Auch bei Albert piepst es und Silke bekommt mit, dass Albert eine Metallplatte in seinem Kopf hat, die von einem Unfall herrührt. Er hat die entsprechenden Atteste und Röntgenaufnahmen dabei, sodass dies ebenso schnell geklärt werden kann.
Silke würde noch gern Phil anrufen, denn er weiß nur, dass sie kommt, aber nicht genau wann. Da sie allerdings kein Handy auf die Reise mitgenommen hat, sucht sie nun ein öffentliches Telefon, das sich jedoch hier im Transitraum nicht finden lässt. Also wendet sie sich an Albert, der ihr gern sein Handy leiht.
„Hallo Phil, ich möchte dich nicht stören, sondern nur mitteilen, dass ich schon am Flughafen bin. Ich freue mich schon so sehr auf euch!“
„Hi Silke, wir freuen uns auch auf dich. Yvette ist schon ganz aufgeregt und ungeduldig. Welchen Flug nimmst du?“
„Ich glaube easyFly heißt das Flugzeug, oder so ähnlich“
Phil muss einmal kräftig schlucken. Er hat die Geschehnisse von letzter Woche noch sehr präsent und da war easyFly ebenfalls beteiligt.

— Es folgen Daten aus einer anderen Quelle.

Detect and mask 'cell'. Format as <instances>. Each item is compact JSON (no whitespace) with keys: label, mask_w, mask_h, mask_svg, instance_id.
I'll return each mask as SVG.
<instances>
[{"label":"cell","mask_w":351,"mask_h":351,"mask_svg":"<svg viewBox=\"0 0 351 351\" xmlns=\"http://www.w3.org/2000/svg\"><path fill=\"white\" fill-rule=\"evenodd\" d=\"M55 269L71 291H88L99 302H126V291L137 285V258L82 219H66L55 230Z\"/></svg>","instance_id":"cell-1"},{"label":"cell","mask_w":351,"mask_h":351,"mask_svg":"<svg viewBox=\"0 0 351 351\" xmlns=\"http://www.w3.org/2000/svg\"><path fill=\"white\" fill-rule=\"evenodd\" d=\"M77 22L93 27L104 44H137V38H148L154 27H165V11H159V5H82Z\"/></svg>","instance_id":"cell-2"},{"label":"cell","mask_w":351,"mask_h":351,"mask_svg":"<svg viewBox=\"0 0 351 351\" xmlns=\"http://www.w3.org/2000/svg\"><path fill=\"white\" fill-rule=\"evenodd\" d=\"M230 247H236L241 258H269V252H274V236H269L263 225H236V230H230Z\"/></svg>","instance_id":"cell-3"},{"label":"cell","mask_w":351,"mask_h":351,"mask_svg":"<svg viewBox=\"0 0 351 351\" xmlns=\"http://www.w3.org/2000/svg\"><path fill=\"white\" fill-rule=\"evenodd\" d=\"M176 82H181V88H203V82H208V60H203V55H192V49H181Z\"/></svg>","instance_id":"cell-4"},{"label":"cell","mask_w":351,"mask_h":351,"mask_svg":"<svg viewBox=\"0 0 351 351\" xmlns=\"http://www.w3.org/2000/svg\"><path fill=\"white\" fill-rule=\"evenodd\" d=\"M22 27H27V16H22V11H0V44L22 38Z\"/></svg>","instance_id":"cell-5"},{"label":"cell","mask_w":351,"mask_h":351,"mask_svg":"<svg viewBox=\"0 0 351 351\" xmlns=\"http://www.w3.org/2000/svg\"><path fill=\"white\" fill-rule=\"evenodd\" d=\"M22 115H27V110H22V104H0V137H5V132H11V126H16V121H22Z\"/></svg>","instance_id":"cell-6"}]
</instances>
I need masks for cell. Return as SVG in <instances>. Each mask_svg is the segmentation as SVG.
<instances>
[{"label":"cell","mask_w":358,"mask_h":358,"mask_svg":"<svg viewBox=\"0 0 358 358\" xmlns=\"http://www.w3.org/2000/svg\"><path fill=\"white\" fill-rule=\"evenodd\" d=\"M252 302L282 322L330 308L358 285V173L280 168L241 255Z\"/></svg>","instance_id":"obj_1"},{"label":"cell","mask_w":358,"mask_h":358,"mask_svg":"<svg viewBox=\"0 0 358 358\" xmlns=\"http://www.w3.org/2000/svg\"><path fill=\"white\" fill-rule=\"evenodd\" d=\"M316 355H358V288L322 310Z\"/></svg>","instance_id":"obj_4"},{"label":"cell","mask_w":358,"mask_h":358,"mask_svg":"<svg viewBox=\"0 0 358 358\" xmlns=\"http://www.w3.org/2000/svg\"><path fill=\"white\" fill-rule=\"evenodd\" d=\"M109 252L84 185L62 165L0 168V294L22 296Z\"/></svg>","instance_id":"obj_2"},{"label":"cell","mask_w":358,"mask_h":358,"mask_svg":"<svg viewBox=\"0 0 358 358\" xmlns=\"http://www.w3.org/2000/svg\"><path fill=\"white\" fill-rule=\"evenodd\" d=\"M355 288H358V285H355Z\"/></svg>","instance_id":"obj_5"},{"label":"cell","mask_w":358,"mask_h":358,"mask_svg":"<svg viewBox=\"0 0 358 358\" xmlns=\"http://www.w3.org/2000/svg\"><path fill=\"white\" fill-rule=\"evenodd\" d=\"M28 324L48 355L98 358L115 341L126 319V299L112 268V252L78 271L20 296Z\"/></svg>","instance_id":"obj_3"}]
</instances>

„Wann kommst du an?“ Silke glaubt, dass sie ungefähr 18 Uhr gelesen hat, aber beschwören kann sie es nicht. Phil verspricht sie abzuholen, sie möge sich einfach keine Sorgen machen.
Silke kauft noch schnell im Duty-free-Shop ein Parfum für Jasmin, denn sie weiß natürlich, dass Phil vor ein paar Jahren eine neue Dame des Herzens gefunden hat und das findet sie auch gut so.
Vor Silke stehen zwei gertenschlanke, top gestylte Frauen aus Russland. Sie sprechen sehr gutes Deutsch, nur am ‚CH‘ das ganz tief im Gaumen gewürgt wird, merkt man, woher sie kommen. Silke hat den Eindruck, dass die beiden auf Einkaufstour sind und da spürt man auch ein wenig Überheblichkeit mitschwingen. Sie sprechen sich mit Dunja und Tatjana an. Silke fällt vor allem der Schmuck an den beiden auf. Damit hätte man eine mehrköpfige Familie ein paar Jahre ernähren können.